35. CLINICAL FEATURES
• Commonest presentation is severe headache.
• Palpitation, dyspnoea, weakness, pallor, blurred vision and other
symptoms of sympathetic over activity.
• They may present as persistent or paroxysmal hypertension (90%).
• As an abdominal mass which is nonmobile, smooth, does not move
with respiration, crossing the midline, palpation may cause
fluctuation in BP.
• It may precipitate hypertensive encephalopathy, cardiac arrhythmias
or cerebral haemorrhage.
• Panic attacks and sudden death are known to occur.
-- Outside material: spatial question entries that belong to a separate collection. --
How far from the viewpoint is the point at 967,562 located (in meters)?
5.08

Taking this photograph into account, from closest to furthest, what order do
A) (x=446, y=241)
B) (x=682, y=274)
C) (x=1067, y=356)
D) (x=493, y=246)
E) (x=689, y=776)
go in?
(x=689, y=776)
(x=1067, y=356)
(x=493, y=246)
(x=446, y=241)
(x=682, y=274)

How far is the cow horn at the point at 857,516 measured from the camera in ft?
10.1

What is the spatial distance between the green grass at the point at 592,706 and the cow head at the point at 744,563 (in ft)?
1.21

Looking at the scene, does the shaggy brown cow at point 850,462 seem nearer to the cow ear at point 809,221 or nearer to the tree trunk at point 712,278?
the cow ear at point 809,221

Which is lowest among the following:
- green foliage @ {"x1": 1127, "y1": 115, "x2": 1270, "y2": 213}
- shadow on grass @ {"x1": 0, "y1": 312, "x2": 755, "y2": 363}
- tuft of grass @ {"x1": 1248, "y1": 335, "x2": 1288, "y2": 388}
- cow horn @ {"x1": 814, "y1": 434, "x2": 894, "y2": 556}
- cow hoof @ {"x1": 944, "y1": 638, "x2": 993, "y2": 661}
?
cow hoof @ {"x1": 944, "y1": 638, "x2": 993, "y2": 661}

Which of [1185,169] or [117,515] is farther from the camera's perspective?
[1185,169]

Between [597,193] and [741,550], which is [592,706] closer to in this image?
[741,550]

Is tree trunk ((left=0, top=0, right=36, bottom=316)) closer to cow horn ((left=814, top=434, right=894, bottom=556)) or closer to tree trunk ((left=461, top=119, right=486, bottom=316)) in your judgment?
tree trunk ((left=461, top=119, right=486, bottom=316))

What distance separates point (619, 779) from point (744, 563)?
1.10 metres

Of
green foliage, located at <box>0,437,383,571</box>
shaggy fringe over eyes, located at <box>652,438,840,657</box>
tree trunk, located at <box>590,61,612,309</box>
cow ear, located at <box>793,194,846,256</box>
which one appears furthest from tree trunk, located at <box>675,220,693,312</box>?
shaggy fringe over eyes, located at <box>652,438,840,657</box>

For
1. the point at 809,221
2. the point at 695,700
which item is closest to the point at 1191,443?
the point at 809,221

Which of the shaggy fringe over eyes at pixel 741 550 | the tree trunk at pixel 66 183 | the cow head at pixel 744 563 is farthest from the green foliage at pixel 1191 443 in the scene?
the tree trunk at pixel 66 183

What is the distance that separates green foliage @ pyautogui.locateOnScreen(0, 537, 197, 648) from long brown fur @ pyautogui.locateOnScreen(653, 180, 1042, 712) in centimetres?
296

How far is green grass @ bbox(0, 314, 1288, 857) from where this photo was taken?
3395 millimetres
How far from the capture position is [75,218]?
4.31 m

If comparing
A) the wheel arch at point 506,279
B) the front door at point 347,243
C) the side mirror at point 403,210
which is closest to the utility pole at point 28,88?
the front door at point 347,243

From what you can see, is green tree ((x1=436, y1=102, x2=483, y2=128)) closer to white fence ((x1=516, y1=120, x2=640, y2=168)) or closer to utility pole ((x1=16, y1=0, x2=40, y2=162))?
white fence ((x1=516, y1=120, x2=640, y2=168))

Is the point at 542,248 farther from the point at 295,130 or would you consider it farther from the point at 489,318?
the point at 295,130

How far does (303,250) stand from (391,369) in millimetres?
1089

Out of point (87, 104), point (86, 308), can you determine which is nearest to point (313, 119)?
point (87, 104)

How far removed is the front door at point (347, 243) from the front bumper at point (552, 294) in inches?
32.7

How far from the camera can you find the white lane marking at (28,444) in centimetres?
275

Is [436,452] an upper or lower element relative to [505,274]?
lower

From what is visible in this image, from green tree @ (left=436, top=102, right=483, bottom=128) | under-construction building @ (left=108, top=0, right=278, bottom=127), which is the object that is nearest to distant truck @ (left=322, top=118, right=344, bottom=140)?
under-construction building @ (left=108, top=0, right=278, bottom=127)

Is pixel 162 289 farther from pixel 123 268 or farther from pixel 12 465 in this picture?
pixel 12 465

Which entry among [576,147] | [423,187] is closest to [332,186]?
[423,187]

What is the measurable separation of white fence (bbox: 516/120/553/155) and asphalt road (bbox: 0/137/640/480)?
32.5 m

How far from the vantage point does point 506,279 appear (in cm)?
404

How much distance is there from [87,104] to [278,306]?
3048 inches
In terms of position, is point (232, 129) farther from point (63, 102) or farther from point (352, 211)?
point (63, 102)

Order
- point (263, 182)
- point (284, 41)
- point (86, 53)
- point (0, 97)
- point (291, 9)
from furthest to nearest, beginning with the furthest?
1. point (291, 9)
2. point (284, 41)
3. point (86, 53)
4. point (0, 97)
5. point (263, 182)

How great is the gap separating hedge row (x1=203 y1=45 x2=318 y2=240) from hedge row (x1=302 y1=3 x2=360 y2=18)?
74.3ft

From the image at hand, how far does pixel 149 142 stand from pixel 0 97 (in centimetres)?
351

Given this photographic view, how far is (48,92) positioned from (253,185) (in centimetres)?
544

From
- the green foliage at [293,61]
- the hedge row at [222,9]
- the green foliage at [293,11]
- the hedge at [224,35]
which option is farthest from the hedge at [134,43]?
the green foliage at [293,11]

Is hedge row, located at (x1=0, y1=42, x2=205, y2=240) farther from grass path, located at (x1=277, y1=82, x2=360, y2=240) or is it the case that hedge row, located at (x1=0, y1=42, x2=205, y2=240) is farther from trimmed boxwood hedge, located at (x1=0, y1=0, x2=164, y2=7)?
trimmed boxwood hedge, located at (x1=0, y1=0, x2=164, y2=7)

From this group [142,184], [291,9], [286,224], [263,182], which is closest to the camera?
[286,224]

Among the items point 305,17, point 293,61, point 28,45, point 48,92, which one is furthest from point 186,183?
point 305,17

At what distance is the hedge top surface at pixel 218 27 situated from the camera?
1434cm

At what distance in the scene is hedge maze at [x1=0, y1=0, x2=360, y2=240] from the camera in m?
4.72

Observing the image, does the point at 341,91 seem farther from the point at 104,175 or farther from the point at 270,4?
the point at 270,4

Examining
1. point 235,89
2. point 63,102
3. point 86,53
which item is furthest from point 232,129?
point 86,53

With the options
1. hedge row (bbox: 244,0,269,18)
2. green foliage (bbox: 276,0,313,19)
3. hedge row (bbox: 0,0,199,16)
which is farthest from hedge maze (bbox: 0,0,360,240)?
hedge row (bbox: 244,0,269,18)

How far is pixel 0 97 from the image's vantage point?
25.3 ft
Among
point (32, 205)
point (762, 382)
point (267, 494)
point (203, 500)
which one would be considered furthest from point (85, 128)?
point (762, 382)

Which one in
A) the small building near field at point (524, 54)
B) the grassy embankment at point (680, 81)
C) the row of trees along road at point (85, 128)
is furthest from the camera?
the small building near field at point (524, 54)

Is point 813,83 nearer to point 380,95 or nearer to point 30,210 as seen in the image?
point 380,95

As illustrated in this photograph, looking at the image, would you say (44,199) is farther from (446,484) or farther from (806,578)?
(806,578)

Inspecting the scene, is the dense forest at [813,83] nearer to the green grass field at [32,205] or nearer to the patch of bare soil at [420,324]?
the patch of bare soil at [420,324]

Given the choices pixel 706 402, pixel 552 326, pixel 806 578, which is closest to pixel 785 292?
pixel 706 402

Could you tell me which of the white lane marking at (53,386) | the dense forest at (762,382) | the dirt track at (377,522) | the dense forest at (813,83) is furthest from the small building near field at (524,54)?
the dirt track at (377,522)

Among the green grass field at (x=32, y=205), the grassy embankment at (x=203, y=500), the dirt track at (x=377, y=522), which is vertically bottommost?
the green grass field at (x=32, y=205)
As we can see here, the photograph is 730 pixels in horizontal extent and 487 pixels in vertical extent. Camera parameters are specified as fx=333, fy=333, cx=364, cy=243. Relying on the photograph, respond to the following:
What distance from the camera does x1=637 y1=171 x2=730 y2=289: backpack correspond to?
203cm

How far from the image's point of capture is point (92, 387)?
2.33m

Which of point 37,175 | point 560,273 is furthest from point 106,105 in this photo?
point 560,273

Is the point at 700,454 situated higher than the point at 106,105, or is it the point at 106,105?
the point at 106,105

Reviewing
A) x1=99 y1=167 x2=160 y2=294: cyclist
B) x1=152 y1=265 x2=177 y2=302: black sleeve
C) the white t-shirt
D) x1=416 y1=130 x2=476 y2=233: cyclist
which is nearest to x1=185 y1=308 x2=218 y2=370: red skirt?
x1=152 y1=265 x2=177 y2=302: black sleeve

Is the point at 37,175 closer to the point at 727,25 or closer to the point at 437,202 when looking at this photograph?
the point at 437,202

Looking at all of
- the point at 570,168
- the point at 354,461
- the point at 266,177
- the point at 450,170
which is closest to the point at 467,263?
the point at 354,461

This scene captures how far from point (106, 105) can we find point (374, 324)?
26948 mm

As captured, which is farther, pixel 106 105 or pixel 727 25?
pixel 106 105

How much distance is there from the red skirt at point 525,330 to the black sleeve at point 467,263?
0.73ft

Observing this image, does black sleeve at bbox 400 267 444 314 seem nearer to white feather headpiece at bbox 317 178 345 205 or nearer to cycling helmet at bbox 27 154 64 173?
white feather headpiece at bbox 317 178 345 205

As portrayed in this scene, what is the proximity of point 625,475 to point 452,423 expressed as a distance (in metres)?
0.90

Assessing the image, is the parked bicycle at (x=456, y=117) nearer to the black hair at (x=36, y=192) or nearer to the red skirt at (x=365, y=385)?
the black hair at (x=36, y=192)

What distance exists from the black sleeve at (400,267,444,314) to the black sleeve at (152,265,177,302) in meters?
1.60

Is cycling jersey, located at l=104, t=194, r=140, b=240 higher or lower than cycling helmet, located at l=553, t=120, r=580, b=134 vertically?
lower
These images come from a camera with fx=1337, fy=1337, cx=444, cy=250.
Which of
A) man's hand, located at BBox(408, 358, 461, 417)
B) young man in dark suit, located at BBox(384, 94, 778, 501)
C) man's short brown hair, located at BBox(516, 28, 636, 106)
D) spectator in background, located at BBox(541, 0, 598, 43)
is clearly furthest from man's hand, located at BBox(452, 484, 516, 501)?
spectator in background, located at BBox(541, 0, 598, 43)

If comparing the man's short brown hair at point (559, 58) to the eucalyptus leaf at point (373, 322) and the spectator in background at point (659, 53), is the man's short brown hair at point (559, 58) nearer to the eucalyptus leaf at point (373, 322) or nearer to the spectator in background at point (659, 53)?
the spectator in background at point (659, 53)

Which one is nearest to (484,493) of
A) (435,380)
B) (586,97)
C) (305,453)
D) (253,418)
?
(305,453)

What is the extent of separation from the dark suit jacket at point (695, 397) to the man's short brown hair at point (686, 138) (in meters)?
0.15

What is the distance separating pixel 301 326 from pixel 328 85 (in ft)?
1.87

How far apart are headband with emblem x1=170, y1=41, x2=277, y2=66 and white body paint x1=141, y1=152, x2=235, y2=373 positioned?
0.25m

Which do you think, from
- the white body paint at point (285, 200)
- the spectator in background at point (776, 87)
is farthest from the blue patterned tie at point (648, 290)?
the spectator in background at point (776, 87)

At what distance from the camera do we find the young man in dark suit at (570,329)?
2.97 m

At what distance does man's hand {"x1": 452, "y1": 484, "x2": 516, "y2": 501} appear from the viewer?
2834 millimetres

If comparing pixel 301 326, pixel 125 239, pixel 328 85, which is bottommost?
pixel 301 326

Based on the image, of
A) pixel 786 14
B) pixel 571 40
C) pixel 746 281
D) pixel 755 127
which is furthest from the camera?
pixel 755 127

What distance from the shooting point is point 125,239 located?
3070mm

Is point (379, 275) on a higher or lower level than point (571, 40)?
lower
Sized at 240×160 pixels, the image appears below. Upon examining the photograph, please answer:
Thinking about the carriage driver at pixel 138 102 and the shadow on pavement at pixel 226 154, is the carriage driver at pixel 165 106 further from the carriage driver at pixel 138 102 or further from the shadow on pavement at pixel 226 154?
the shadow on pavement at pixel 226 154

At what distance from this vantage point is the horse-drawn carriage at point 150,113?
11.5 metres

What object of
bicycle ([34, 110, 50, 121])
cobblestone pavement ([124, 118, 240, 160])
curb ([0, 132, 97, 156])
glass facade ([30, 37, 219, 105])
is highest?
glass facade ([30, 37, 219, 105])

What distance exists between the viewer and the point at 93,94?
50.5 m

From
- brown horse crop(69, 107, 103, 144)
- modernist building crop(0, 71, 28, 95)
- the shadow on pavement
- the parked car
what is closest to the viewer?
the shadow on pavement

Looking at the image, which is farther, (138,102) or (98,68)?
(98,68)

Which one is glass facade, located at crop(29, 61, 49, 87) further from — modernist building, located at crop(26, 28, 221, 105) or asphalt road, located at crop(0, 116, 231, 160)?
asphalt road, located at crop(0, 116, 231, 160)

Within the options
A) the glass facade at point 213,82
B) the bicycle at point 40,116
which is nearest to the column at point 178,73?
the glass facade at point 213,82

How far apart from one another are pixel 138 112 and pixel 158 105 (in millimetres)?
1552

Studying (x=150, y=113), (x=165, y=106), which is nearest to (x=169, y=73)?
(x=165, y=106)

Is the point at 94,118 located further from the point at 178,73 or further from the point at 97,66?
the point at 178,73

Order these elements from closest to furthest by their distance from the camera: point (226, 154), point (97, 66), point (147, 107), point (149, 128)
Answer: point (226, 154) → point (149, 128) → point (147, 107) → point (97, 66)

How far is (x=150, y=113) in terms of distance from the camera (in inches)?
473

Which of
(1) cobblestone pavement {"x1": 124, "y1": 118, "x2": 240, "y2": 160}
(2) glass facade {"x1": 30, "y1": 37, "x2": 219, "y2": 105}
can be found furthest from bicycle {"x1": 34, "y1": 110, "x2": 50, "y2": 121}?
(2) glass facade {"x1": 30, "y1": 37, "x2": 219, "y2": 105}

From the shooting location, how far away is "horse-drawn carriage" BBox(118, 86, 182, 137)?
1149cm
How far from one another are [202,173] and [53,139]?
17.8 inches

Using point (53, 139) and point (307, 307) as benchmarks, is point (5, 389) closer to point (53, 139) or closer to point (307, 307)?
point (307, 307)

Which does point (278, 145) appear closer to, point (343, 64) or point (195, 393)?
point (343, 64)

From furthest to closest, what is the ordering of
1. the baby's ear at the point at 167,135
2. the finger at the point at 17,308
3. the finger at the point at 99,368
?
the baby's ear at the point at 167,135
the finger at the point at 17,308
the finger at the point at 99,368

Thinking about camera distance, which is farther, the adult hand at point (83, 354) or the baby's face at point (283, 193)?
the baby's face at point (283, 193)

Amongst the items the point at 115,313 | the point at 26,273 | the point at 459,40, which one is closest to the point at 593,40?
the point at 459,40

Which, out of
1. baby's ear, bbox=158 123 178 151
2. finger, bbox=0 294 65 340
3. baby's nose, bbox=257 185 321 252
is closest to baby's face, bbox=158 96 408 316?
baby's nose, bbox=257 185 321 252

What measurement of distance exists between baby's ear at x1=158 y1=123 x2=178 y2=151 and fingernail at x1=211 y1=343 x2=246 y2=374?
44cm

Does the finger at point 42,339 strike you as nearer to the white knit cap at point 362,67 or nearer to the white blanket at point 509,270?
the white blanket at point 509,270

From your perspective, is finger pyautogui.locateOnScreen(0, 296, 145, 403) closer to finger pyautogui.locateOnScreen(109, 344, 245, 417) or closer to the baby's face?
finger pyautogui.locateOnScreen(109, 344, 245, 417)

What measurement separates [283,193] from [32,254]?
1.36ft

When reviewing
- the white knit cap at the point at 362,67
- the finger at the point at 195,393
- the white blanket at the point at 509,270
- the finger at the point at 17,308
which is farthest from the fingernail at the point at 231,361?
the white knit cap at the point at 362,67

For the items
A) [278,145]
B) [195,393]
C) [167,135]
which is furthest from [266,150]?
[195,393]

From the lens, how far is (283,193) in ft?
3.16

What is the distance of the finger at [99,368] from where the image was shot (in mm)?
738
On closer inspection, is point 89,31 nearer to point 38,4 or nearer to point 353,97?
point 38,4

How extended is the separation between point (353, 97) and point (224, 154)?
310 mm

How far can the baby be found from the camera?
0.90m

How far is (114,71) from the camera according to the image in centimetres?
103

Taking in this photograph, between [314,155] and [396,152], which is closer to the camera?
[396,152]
36. Phaeochromcytoma is associated with
• MEN-IIa or MEN-IIb syndromes
• Familial multiple neurofibromatosis (von Recklinghausen’s disease)
• Von Hippel-Lindau syndrome (cystic lesion of pancreas, non-
functioning islet cell tumour, phaeochromocytoma),
• RCC, CNS and retinal haemangioblastoma.
Familial paraganglioma syndrome may be an association with carotid
body and extra-adrenal paraganglioma.
37. INVESTIGATIONS
• VMA excretion in urine in 24 hours will be >7 mg/24 hr in
pheochromocytoma.
• Ultrasound abdomen, IVU, CT scan.
• MRI is preferred to CT as contrast used for CT scan can precipitate paroxysms.
• Measurement of plasma-free metanephrines is the recommended test of
choice for excluding or confirming diagnosis of phaeochromocytoma.
• Urinary nor metadrenaline or other catecholamines estimation.
• Iodine labelled metaiodo-benzylguanidine (I, MIBG). MIBG is useful to find out
extra-adrenal involvement.
• Measurement of plasma free metanephrine and normetanephrine has the
highest sensitivity and specificity and appears to be the best initial test for
screening patients with pheochromocytoma.
38. TREATMENT
ADRENALECTOMY
Before surgery, BP is controlled initially by α-blocking agent,
phenoxybenzamine or doxazosin; then by β-blocking agent propranolol.
Then during surgery, sodium nitroprusside IV infusion is used.
• Adequate fluid therapy to have volume expansion is essential.
• Intraoperative hypovolemia and postoperative hypotension should be
controlled.
• Handling of adrenal tumour on table must be careful and gentle.
• Adrenal vein should be ligated first.
• CVP, arterial lines should be present for monitoring.
• Rupture and spillage of tumour should be prevented.
39. MALIGNANT PHEOCHROMOCYTOMA
• It is 10% common.
• It is more common in extra-adrenal site.
• It commonly spreads to lymph nodes, bone and liver.
• Adrenalectomy in early tumour and debulking in advanced cases with
α-blockers, mitotane and I131 MIBG therapy and combination
chemotherapy are the therapeutic choices.
• Overall prognosis is not good with 5-year survival being <50%.